• **TASK GOAL**: Continue the review of Geoffrey James' Kingston Penitentiary photographs below, picking up after its last line and before the listing that follows it.

• **EXCERPTED PASSAGE**:
GEOFFREY JAMES: "Inside Kingston Penitentiary," Glenbow Museum, Calgary, Feb. 14 to May 17, 2015
GEOFFREY JAMES: Inside Kingston Penitentiary
Glenbow Museum, Calgary,
Feb. 14 to May 17, 2015
By Steven Ross Smith
"The Dome from above"
Geoffrey James, "The Dome from above," 2013, archival ink jet print.
Bleak, oppressive. These words echo on viewing Geoffrey James’ photographs taken at Kingston Penitentiary in 2013, shortly before the closing of the 178-year-old prison.
"Change of seasons ceremony (1)"
Geoffrey James, "Change of seasons ceremony (1)," 2013, archival ink jet print.
James’ documentary stance here captures the facility and its inhabitants in 44 archival inkjet prints. Formats and sizes vary, with half in black and white. Where colour appears, it is to potent effect. For example, North wall with the main gate shows the building’s exterior – its stone façade in sun or shadow, muted grey and tawny umber tones suggesting interior gloom. In another photograph, Exercise yard built for female inmates, but never used, bright pink chairs sit in a grassy fenced area. Matter-of-fact titles are clinical, surreal – Book drop-off in the Dome, with absorption pad for warning shots and Heating control with spitballs.
"Aboriginal ground"
Geoffrey James, "Aboriginal ground," 2013, archival ink jet print.
Inmates and prison staff are seen in black and white. Guards and workers seem sombre. The visitors’ room is sparse, unwelcoming. Most photos of inmates show aboriginal men in a designated area that features a teepee. In Change of seasons ceremony, the men appear serious, joyless. One photograph offers a notable contrast. Native inmate is a close portrait of a handsome man who seems not yet drained of life by incarceration, who sports on his shoulder and biceps – angled to the camera – a magnificent tattoo of a ‘chief’ in feathered headdress.
"Exercise yard built for female inmates, but never used"

• **INFORMATION**:
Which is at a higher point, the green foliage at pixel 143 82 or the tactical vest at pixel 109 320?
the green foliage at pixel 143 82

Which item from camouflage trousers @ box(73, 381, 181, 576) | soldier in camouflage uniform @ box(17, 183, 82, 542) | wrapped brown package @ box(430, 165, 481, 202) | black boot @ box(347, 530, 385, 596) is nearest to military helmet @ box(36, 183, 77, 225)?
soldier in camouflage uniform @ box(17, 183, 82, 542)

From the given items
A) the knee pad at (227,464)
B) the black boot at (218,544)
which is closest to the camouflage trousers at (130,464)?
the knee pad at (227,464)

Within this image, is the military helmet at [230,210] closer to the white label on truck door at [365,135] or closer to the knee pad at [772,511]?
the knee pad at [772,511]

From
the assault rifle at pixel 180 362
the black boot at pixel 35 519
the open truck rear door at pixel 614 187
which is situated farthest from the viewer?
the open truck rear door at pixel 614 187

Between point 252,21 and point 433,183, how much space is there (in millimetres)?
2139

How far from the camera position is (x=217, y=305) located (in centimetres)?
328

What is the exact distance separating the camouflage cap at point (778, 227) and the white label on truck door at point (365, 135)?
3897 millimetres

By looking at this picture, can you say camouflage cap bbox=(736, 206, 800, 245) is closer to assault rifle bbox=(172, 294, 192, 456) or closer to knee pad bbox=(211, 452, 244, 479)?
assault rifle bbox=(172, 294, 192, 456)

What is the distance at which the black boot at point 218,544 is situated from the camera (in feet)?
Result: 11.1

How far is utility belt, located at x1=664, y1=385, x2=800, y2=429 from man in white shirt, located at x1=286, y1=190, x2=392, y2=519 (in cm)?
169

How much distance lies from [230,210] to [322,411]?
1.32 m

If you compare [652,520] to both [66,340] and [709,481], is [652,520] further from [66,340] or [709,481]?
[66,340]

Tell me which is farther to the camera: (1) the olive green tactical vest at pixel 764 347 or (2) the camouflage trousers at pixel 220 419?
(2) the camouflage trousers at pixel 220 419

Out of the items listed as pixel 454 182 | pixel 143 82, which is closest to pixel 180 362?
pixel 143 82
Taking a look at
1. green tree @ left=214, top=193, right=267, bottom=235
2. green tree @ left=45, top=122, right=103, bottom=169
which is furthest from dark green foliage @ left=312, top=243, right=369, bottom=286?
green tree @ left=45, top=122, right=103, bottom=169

...

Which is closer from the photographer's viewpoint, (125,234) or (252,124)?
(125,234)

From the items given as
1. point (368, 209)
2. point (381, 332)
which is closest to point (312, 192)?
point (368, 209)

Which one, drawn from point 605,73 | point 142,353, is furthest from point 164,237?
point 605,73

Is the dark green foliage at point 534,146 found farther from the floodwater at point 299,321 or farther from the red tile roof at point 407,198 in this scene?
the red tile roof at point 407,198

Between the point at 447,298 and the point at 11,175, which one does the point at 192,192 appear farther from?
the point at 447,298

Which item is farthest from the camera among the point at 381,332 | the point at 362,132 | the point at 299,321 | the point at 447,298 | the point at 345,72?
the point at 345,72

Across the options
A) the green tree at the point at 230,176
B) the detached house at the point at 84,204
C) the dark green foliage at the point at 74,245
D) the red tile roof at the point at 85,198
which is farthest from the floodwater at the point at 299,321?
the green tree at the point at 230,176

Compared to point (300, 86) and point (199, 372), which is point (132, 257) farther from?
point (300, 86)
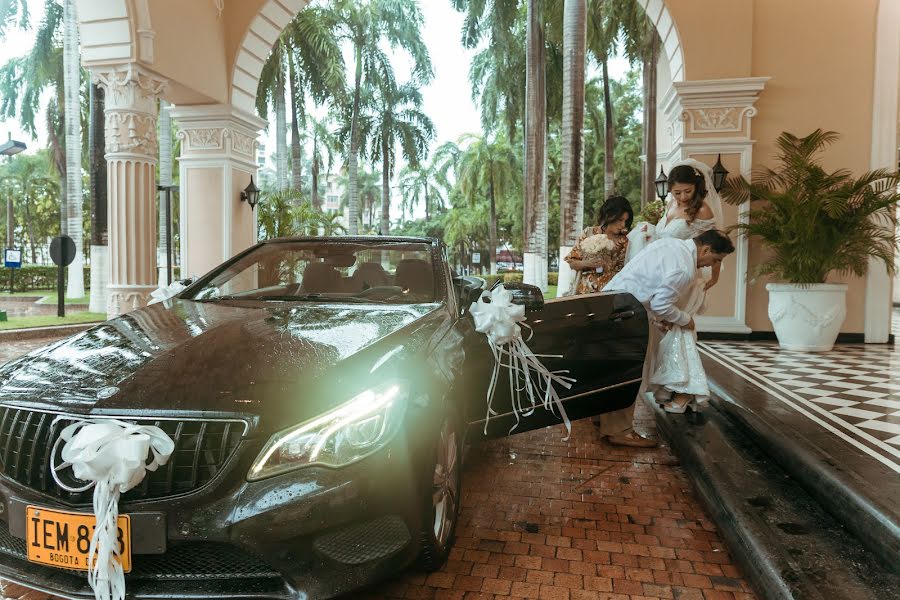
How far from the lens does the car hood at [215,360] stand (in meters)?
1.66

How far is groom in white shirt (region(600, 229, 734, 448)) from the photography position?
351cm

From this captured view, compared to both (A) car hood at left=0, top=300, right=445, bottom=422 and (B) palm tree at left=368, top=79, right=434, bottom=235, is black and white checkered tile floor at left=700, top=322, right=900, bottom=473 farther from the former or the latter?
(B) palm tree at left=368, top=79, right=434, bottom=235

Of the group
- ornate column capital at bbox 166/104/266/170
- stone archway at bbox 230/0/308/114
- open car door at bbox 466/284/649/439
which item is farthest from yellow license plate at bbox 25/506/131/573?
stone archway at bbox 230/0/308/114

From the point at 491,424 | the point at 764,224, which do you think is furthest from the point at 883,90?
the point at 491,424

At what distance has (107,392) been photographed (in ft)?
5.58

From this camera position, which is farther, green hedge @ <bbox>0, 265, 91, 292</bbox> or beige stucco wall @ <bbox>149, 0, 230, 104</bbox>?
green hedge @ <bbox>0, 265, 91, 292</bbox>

• **ANSWER BOX**:
Geoffrey James, "Exercise yard built for female inmates, but never used," 2013, archival ink jet print.
Images of the penitentiary’s architecture, primarily late Georgian, show a design aesthetic – a circular atrium seen from a high angle, an elegant stone arch – these in contrast to hand-gouged plaster; small, narrow cells decorated with graffiti or graphic images; and bars, barbed wire and grille-work fences. A few photos provide strange juxtapositions – Lake Ontario and a marina just beyond the limestone walls.
"Recently vacated cell, with abandoned belongings"
Geoffrey James, "Recently vacated cell, with abandoned belongings," 2013, archival ink jet print.
Accompanying the photos are panel renderings of administrative rules and inmate musings, such as a poem by Randy Hillson that begins: “They call this place just west of hell / You’ll make no friends, that’s just as well.” A finely produced book from Black Dog Publishing serves as the exhibition catalogue, though not all photos in the book are in this show’s mounting.
"The prison seen from the marina"
Geoffrey James, "The prison seen from the marina," 2013, archival ink jet print.
James, Welsh-born, Oxford-educated and Toronto-based, is an award-winning photographer known for landscape – formal gardens and sylvan sites – and alienating human environments. As influences he claims Kertesz, Lartigue, Schwitters and Poussin. James says his photographic projects bear witness to subjects idyllic or brutal.
Here his camera enters an institutional enclosure, reveals what humans have built to incarcerate, and the human nature contained within. His pictures of Kingston Penitentiary do not aestheticize the subject. Neutral, yet emotional, they portray a harsh reality, one now gone, but witnessed, and so held in public memory.